Even more disturbing, both Palestinian and Israeli youth who saw the most violence were significantly more likely to slap, choke, punch, beat, or threaten others of their own groups with a gun or a knife. For example, 51 percent of youth at the lowest levels of violence exposure reported having committed at least one of those acts during the past year versus 71 percent of youth at the highest levels of violence exposure.

"The results show that Palestinian children in particular are seeing extraordinary amounts of very disturbing violence in their daily lives, and the more they are exposed to violence, the more anxiety they experience and the more aggressively they behave," said ISR psychologist Eric Dubow, who along with Paul Boxer of Rutgers University is a co-principal investigator of the project.

The study was funded by the National Institute of Child Health and Development and the Fogarty Center for International Studies and is a collaboration between the ISR, Hebrew University of Jerusalem, and the Palestinian Center for Policy and Survey Research in Ramallah.

The researchers also showed that the relation between exposure and aggression and anxiety is not due to other characteristics of the youth or family. And although exposure to war-related violence seemed to stimulate more family and community violence as well, analyses showed that the effects on symptoms of post-traumatic stress and on aggressive behavior were a direct result of exposure to war-related violence.

"Because of the sophisticated sampling and interviewing techniques used by our collaborators — Khalil Shikaki at the Palestinian Center and Simha Landau at Hebrew University, we believe that this is the most accurate data every collected on this topic anywhere in the world," said Huesmann, who was recently appointed to the U.S. National Academy of Science, Institute of Medicine Forum on Global Violence.

"Given the accumulated scientific evidence showing that exposure to violence stimulates aggression, some of these results are not surprising," Huesmann said. "However, it is not well known that exposure to war violence committed against your own group by another group increases your aggressive behavior toward members of your own group.

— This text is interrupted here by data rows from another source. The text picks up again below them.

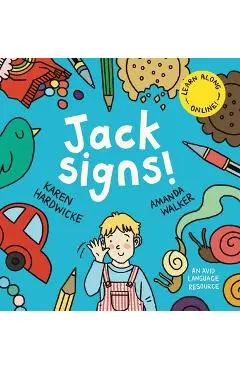 Jack Signs!: The heart-warming tale of a little boy who is deaf, wears hearing aids and discovers the magic of sign language - base - Karen Hardwicke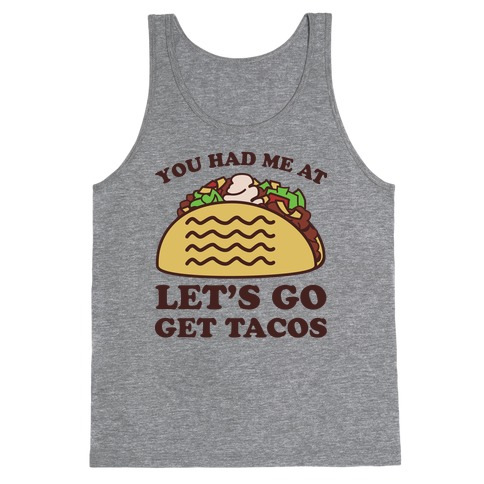 You Had Me At Let's Go Get Tacos Tank Top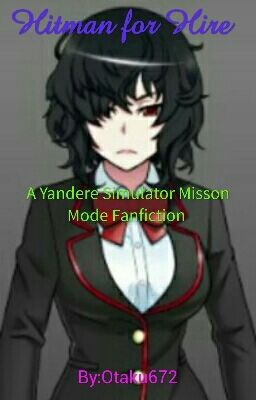 Hitman for Hire (A Yandere Simulator Mission Mode Fanfict)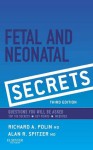 Fetal & Neonatal Secrets - Richard A. Polin, Alan R. Spitzer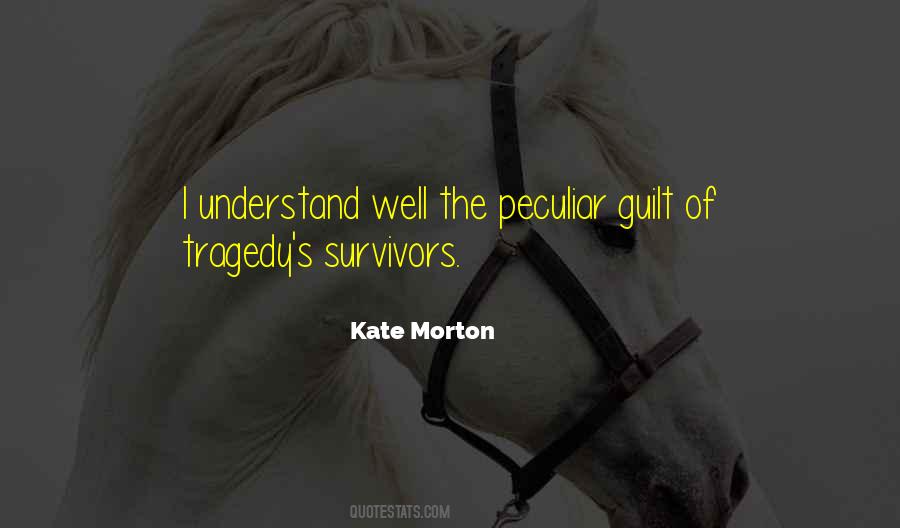 Kate Morton Quotes #1250519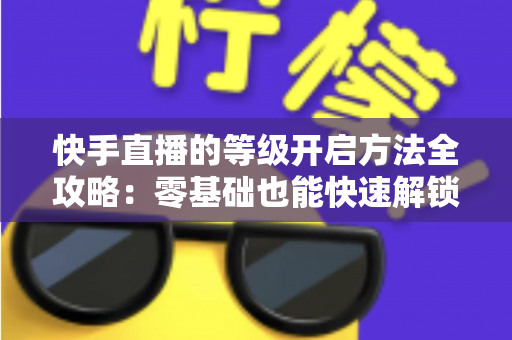 快手直播的等级开启方法全攻略:零基础也能快速解锁等级、玩转直播的实用指南 快手直播的等级开启方法全攻略:零基础也能快速解锁等级、玩转直播的实用指南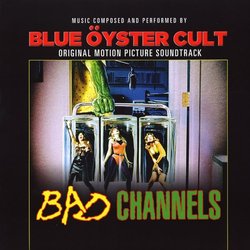 Bad Channels Soundtrack ( Blue yster Cult) - CD cover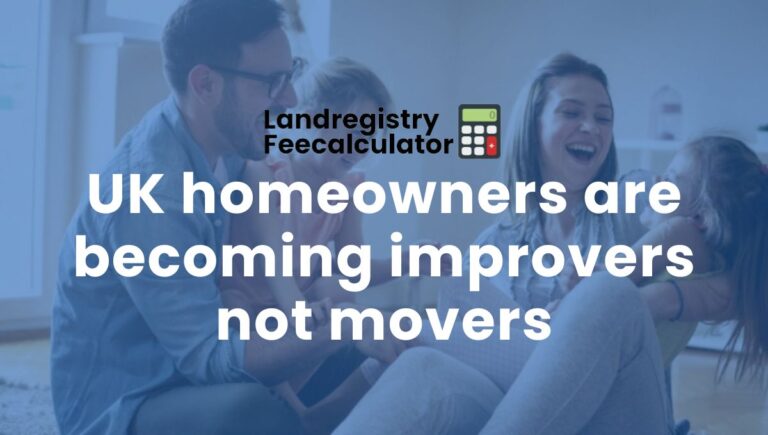 UK homeowners are becoming improvers not movers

"The truth is that violence is a contagious disease just like smallpox and typhoid, and children are particularly susceptible to catching it. In the Mideast, violence has reached epidemic proportions among children, and most of them are infected. The scar tissue from these infections may never go away, but new infections among children could be reduced if the Israelis and Arabs could only settle their conflict. Knowledge of the devastating psychological impact of violence on their children should be an added incentive for them to settle the conflict."